Minister Dion George (Dr): Opening remarks at the G20 Environment and Climate Sustainability Ministerial Meeting, Cape Town International Convention Centre
Excellencies
Distinguished ministers
The Honourable Premier of the Western Cape,
The Honourable MEC for Local Government, Environmental Affairs and Development Planning of the Western Cape
Delegates from G20 Member Countries and Invited Guest Countries
Representatives of international organisations, and partners
It is an honour to welcome you to this Ministerial meeting under South Africa's Presidency of the G20. We gather here in Cape Town, a city that mirrors the essence of sustainability itself, where ocean meets mountain, and where innovation, culture, and nature coexist. I extend appreciation to all delegations who have travelled to the southern tip of Africa and to our hosts and partners for their collaboration. Your presence underscores the importance of our collective effort and enriches the discussions that will unfold today.
We meet at a defining moment in the global effort to address the triple planetary crisis of climate change, biodiversity loss, and pollution. These interlinked pressures threaten not only ecosystems but also livelihoods, stability, and human well-being. The urgency for decisive and united action has never been greater. It demands that we strengthen multilateral cooperation, scale up innovation, and move from commitment to implementation.
Over the years, environmental and climate issues have shifted from the periphery to the centre of the G20 agenda. Our Leaders have consistently reaffirmed their commitment to the Paris Agreement and the 2030 Agenda for Sustainable Development, recognising that limiting global warming to 1.5 degrees remains the defining task of our generation.
The Rio Leaders' Declaration of 2024 renewed this ambition, advancing commitments to net-zero, to forest and ocean protection, and to a more circular and inclusive global economy.
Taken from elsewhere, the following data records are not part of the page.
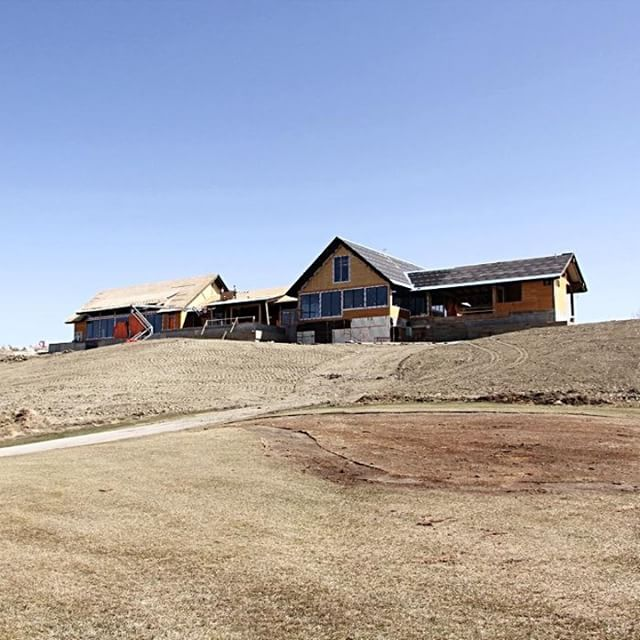 BEARSPAW || A little throwback to the early stages of the @golfbearspaw project. Can't believe how far its come. It is going to be such an amazing space, we can't wait to share it with you! . . . #Macleodbuilders #construction #yycconstruction #macleodandproud #yycbuilders #macleodbuilt #contracting #meetthemakers #yyccontractors #yyccontracting #yycconstruction #macleodbuilders #beforeandafter #transformation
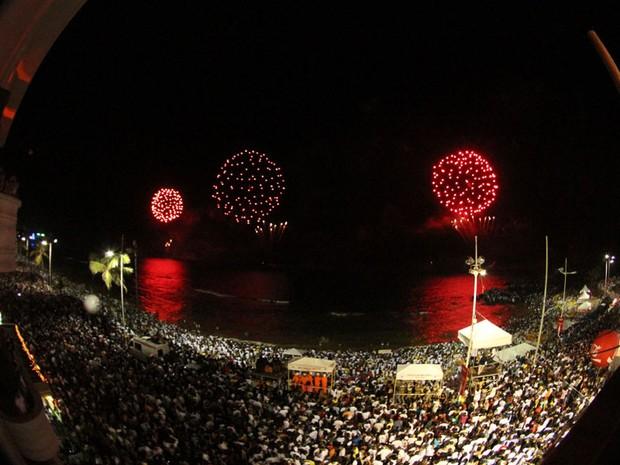 Festa no Farol da Barra na hora da queima de fogos, em Salvador (Foto: Edgar de Souza/Divulgação)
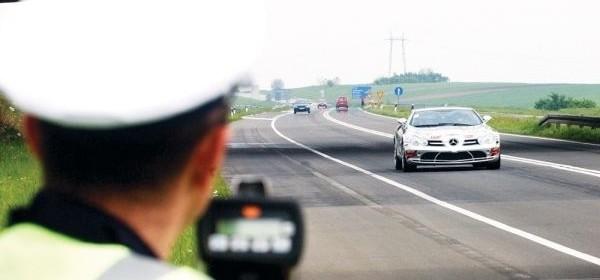 Puno prekršaja zbog brze vožnje i konzumacije alkohola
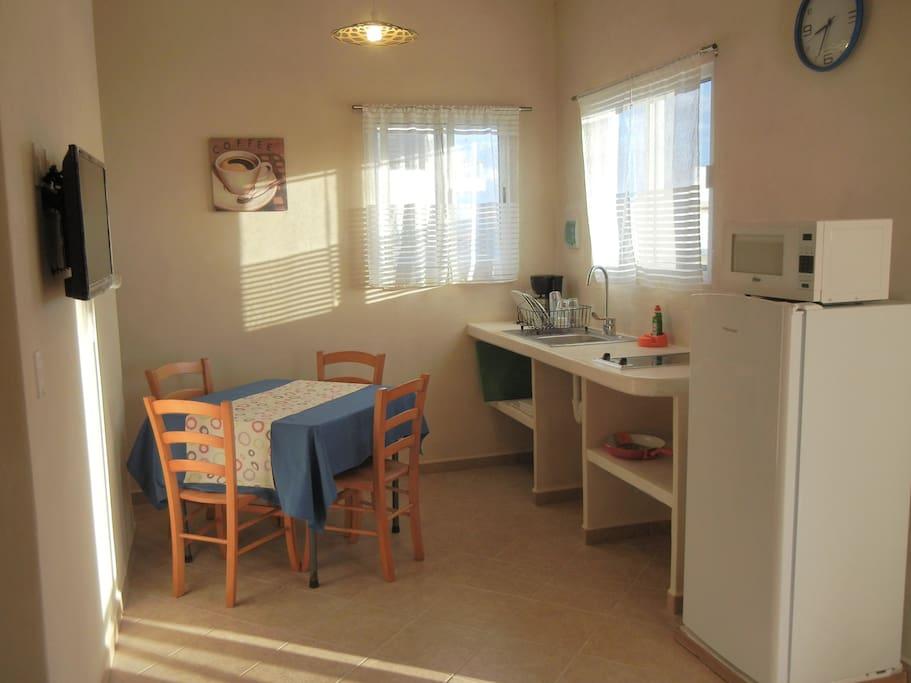 Kitchenette: fridge, microwave, stove, coffee machine,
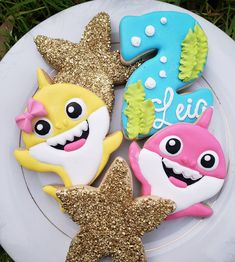 2nd Birthday Party For Girl, Shark Birthday Cakes, Birthday Girl Pictures, Colorful Birthday Party, Second Birthday Ideas, Water Birthday, Shark Gifts, Shark Party, Kids Party Themes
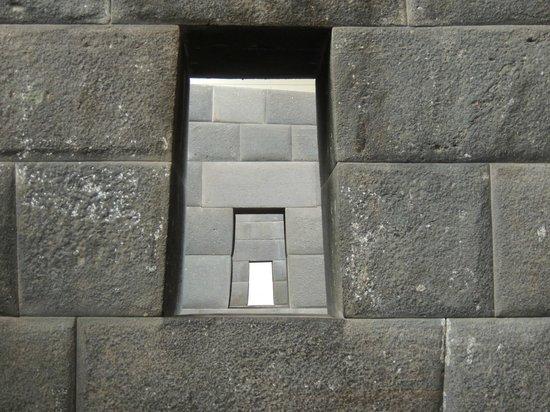 Convento de Santo Domingo: Qorikancha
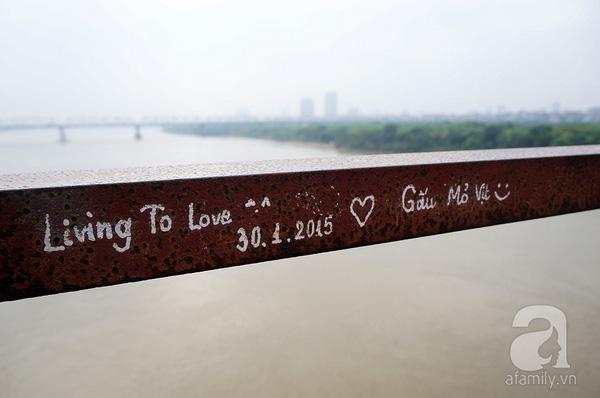 Các bạn trẻ nghĩ ra đủ khẩu hiệu tình yêu để tạo ấn tượng đặc biệt cho dòng lưu bút của mình.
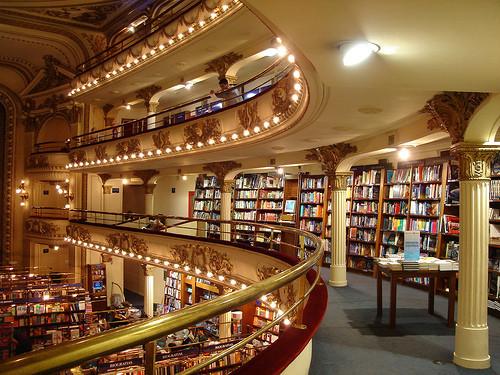 Самые необычные книжные магазины. Изображение № 4.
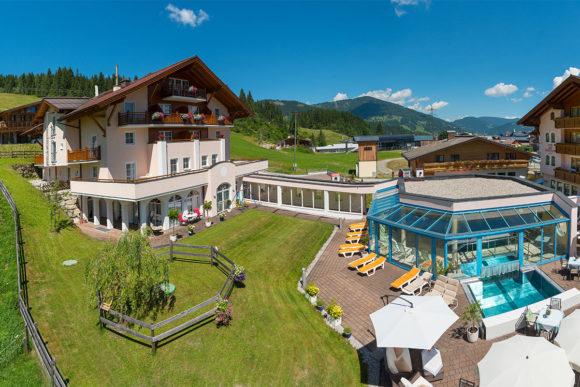 Großzügiger Garten - Hotel Vierjahreszeiten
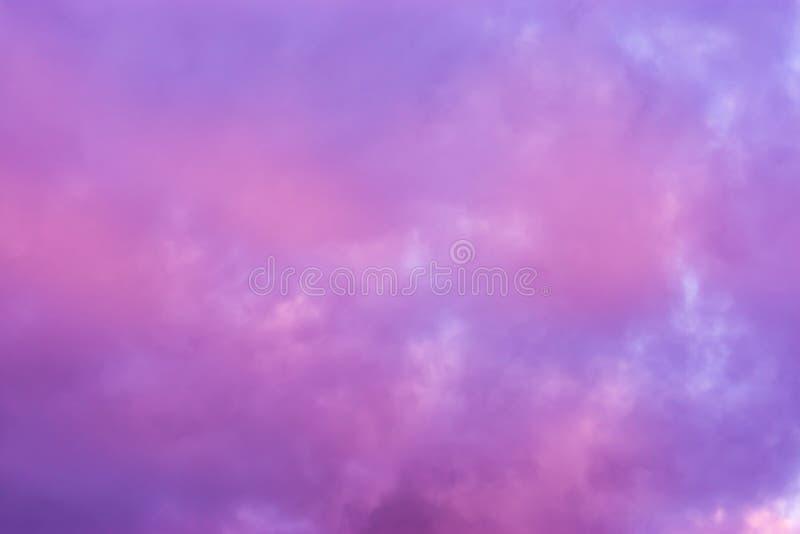 桃红色和紫色真珠质云彩,在冬天很少发生的天空的一个颜色作用 库存图片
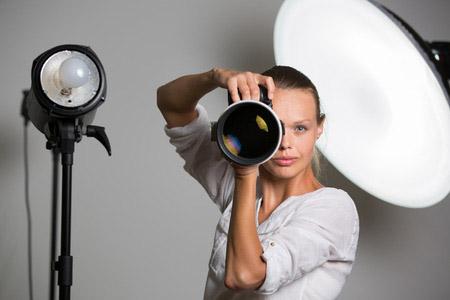 Eine junge Fotografin als Symbol für alle Fotografen.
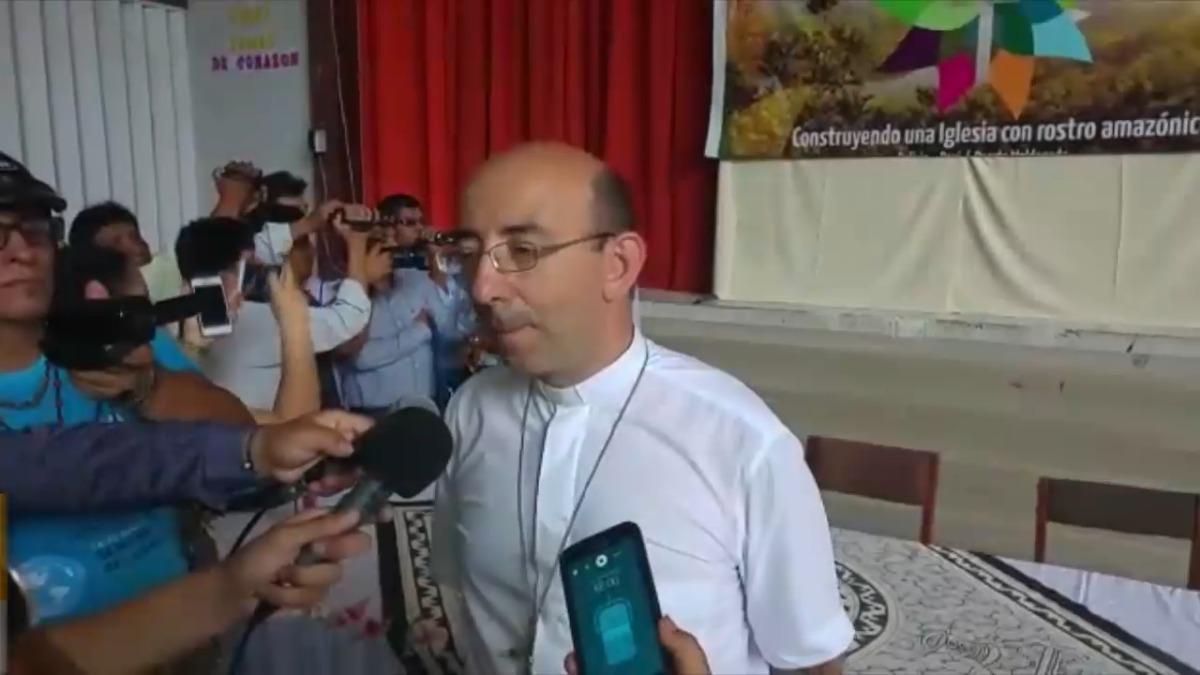 Obispo del Vicariato Apostólico de Puerto Maldonado, David Martínez de Aguirre Guinea.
The New Delhi Declaration of 2023 called attention to the scale of investment required, noting that at least four trillion dollars per year will be necessary by 2030 to enable the global clean-energy transition.
Building on the progress of Brazil's and India's G20 Presidencies, South Africa has sought to deepen cooperation through practical, evidence-based approaches that strengthen biodiversity conservation, accelerate just transitions, and enhance climate resilience.
South Africa assumed the G20 Presidency at a time when the world stands at a crossroads between crisis and opportunity. We are living in a decade defined by transformation, where the convergence of technology, trade, and transition is reshaping economies and expectations. Under our Presidency, we have sought to ensure that environmental ambition is not pursued in isolation from human need. The theme of Solidarity, Equality and Sustainability calls for a compact between nations that balances responsibility with capacity, ensuring that the pathways to a low-carbon and nature-positive world remain open to all, not only to those with resources.
The global environmental and economic landscape continues to evolve at extraordinary pace. The International Monetary Fund projects global growth at around three percent in 2025, with divergent trends between regions and tightening fiscal space across developing economies. At the same time, analyses warn that unchecked climate impacts could reduce global GDP by several percentage points by mid-century. These figures tell a clear story: climate action is not a cost, but an investment in resilience, innovation, and shared prosperity. To unlock that investment, we must create credible pathways for financing the transition, especially in developing economies facing multiple social and economic pressures. The financing gap for sustainable development has widened from two and a half to four trillion dollars. This gap cannot be closed through public resources alone. It requires private capital, blended-finance instruments, and partnerships that de-risk sustainable investment and accelerate innovation across the developing world.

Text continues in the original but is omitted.